The warning was issued in a global review of insect declines, in which the authors called for a dramatic rethinking of agricultural practices and better strategies for cleaning polluted waters.

“Unless we change our ways of producing food, insects as a whole will go down the path of extinction in a few decades,” the researchers wrote, according to a Guardian report. “The repercussions this will have for the planet’s ecosystems are catastrophic, to say the least.”

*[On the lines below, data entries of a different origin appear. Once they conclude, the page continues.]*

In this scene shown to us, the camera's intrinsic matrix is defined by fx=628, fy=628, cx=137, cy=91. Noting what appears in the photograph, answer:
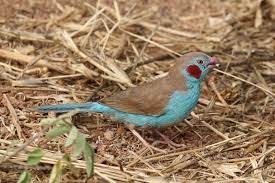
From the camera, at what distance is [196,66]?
17.7 ft

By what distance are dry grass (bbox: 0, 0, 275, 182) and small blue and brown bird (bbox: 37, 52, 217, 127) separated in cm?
22

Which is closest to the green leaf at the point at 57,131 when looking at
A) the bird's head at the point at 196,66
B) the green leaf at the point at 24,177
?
the green leaf at the point at 24,177

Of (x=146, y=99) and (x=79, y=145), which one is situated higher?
(x=146, y=99)

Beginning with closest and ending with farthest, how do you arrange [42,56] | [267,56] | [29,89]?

As the Australian researcher Francisco Sánchez-Bayo told the newspaper: “If insect species losses cannot be halted, this will have catastrophic consequences for both the planet’s ecosystems and for the survival of mankind.”

The projections are based on the downward trajectory of the world’s insect mass, which is thought to be falling by 2.5% per year. The culprits? Agricultural practices that rely on pesticides, the loss of habitats to growing cities, biological change such as the introduction of new species to habitats, and of course climate change.

This is the first global review of its sort, though hardly the first story to point to an alarming decline in insect populations. Pesticides such as neonicotinoids have long been cited as a cause for mass bee deaths in North America and Europe, and last year scientists warned of huge insect losses in Puerto Rico—along with losses of the animals that ate them.